SELECTION:
┏━━

Time is sneaking by us again! How is 2016 going for you? Is there any way we can help you reach your goals? How is your tax picture shaping up this year? Call Dawn Siemer at 408-918-3162 or Michael Gray at 408-918-3161 to make a planning appointment now.
Michael Gray will be away from the office starting July 1, returning July 19 and starting July 29, returning August 3. Dawn Siemer has changed her hours and will be working Mondays, Wednesdays and Fridays again. She will be away from the office starting July 25, returning August 8. We won’t be available for telephone calls or emails during our absences. While Dawn is away, please call Michael Gray directly at 408-918-3161.
‘Tis the season for extensions
If you need help preparing your income tax returns for which you have filed an extension, call Dawn Siemer at 408-918-3162 on Mondays, Wednesdays or Fridays to make an appointment.
IRS issues new deferred compensation guidelines.
The IRS has issued proposed regulations clarifying previous final regulations for nonqualified deferred compensation plans (including nonqualified stock options) under Internal Revenue Code Section 409A. The regulations will be effective when final regulations are issued, but may be relied upon by taxpayers on or after June 22, 2016.
- The new regulations clarify that certain entities (foreign corporations and partnerships) subject to separate deferred compensation rules under Internal Revenue Code Section 457A are also subject to the Section 457A rules.

┗━━

SHORT EXERCISE A:
List each line in the records below that contains the string "scene".

DATASET:
┏━━

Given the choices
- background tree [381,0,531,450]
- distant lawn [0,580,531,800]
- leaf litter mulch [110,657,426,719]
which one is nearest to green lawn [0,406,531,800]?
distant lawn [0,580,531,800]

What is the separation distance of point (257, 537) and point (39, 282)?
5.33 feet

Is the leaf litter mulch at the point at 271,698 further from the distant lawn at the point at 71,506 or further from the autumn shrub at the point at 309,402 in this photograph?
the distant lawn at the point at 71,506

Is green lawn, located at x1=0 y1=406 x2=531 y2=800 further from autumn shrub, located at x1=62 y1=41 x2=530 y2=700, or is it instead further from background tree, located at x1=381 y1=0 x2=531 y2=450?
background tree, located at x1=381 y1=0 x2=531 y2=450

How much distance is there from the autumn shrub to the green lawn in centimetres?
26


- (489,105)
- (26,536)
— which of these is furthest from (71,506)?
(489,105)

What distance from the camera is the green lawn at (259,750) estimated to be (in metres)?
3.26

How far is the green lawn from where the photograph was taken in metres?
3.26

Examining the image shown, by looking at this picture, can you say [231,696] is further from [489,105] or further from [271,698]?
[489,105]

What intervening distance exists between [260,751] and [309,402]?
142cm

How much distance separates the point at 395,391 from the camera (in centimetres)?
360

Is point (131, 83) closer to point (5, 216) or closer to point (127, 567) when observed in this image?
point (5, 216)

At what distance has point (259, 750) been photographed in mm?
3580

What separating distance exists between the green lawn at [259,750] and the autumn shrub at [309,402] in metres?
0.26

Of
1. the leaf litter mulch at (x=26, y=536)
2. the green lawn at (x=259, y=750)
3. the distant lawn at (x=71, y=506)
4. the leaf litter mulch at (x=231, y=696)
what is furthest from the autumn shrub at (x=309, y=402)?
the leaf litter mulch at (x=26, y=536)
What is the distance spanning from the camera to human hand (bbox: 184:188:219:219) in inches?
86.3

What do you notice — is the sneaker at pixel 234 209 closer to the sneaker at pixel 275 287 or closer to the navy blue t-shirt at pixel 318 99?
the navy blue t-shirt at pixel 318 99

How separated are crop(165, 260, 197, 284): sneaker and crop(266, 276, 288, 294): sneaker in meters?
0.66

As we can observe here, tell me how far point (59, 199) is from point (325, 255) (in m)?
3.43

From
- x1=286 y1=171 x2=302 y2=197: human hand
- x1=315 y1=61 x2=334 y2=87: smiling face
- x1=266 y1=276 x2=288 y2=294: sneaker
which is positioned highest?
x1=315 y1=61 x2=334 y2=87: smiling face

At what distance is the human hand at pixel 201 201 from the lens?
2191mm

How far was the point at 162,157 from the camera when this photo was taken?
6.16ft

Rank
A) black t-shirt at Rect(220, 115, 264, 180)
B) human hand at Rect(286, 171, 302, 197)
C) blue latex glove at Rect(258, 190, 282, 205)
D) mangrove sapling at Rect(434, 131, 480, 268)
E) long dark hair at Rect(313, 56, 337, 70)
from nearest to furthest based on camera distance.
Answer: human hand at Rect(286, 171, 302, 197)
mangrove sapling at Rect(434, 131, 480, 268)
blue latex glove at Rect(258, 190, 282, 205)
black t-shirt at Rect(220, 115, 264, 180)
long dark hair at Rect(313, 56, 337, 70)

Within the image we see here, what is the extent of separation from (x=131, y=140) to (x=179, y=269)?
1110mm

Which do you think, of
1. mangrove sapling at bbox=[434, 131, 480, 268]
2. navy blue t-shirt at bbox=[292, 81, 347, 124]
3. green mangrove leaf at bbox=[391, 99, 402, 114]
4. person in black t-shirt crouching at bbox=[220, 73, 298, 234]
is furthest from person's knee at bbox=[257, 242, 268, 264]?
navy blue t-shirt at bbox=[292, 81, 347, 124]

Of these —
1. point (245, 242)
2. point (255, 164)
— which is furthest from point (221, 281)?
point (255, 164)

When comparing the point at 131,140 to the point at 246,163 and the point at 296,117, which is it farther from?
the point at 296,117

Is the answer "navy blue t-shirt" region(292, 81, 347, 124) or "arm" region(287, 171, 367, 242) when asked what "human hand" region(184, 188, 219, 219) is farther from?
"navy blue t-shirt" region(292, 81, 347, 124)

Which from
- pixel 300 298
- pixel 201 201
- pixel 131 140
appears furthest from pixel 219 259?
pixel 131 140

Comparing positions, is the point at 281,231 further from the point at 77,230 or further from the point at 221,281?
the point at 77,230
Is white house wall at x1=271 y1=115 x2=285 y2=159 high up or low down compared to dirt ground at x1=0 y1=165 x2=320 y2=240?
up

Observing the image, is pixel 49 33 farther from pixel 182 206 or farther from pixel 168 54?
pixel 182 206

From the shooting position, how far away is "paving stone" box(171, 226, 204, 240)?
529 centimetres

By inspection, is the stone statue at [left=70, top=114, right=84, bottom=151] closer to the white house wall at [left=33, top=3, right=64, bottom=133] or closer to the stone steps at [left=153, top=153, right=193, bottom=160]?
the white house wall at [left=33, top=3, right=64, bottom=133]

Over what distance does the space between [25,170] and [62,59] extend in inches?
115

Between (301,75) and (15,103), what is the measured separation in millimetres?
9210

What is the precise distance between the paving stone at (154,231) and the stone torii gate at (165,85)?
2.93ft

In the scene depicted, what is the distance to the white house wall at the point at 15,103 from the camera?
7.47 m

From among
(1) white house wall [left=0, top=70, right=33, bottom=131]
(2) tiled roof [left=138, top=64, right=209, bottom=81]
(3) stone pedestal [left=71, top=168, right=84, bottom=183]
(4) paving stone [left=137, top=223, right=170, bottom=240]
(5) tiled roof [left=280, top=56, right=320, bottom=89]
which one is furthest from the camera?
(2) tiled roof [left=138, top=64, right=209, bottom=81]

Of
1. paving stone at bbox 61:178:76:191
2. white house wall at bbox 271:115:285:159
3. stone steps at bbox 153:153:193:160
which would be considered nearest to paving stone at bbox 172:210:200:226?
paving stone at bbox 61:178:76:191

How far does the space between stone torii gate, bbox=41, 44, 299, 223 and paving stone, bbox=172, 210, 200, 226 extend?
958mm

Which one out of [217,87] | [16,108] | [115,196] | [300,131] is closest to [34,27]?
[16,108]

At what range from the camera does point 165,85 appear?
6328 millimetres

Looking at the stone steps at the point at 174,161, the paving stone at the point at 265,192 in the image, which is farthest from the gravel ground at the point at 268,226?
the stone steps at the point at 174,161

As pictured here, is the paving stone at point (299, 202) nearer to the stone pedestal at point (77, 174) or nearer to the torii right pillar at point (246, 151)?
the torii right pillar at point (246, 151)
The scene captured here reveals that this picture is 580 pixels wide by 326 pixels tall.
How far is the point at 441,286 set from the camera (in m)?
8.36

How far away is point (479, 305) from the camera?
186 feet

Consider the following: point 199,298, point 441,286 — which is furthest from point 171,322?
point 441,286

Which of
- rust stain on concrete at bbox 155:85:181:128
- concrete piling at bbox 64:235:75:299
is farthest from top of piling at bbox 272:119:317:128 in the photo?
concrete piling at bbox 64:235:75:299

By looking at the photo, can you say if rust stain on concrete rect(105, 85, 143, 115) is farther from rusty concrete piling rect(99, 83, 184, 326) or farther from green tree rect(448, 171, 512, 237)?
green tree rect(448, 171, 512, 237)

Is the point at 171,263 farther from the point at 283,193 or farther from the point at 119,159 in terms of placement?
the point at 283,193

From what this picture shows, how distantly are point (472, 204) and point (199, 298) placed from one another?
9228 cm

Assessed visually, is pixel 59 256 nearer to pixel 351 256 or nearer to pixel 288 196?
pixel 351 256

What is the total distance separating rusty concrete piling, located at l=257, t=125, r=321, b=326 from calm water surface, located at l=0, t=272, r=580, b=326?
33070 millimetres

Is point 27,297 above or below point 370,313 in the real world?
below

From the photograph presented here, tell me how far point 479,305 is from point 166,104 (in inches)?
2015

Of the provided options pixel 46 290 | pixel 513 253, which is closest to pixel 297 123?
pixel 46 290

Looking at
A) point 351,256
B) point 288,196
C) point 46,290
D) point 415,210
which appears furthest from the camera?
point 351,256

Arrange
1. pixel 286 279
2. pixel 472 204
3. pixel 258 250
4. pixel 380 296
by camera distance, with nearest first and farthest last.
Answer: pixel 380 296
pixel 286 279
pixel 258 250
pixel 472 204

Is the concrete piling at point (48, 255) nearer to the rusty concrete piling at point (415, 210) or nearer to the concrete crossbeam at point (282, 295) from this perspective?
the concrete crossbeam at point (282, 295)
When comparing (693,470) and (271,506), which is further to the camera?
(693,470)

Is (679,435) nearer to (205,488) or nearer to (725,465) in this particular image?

┗━━

SHORT EXERCISE B:
Return the full tax office update above, unchanged and word for word.

RIGHT ANSWER A:
In the scene depicted, what is the distance to the white house wall at the point at 15,103 from the camera?
The scene captured here reveals that this picture is 580 pixels wide by 326 pixels tall.

RIGHT ANSWER B:
Time is sneaking by us again! How is 2016 going for you? Is there any way we can help you reach your goals? How is your tax picture shaping up this year? Call Dawn Siemer at 408-918-3162 or Michael Gray at 408-918-3161 to make a planning appointment now.
Michael Gray will be away from the office starting July 1, returning July 19 and starting July 29, returning August 3. Dawn Siemer has changed her hours and will be working Mondays, Wednesdays and Fridays again. She will be away from the office starting July 25, returning August 8. We won’t be available for telephone calls or emails during our absences. While Dawn is away, please call Michael Gray directly at 408-918-3161.
‘Tis the season for extensions
If you need help preparing your income tax returns for which you have filed an extension, call Dawn Siemer at 408-918-3162 on Mondays, Wednesdays or Fridays to make an appointment.
IRS issues new deferred compensation guidelines.
The IRS has issued proposed regulations clarifying previous final regulations for nonqualified deferred compensation plans (including nonqualified stock options) under Internal Revenue Code Section 409A. The regulations will be effective when final regulations are issued, but may be relied upon by taxpayers on or after June 22, 2016.
- The new regulations clarify that certain entities (foreign corporations and partnerships) subject to separate deferred compensation rules under Internal Revenue Code Section 457A are also subject to the Section 457A rules.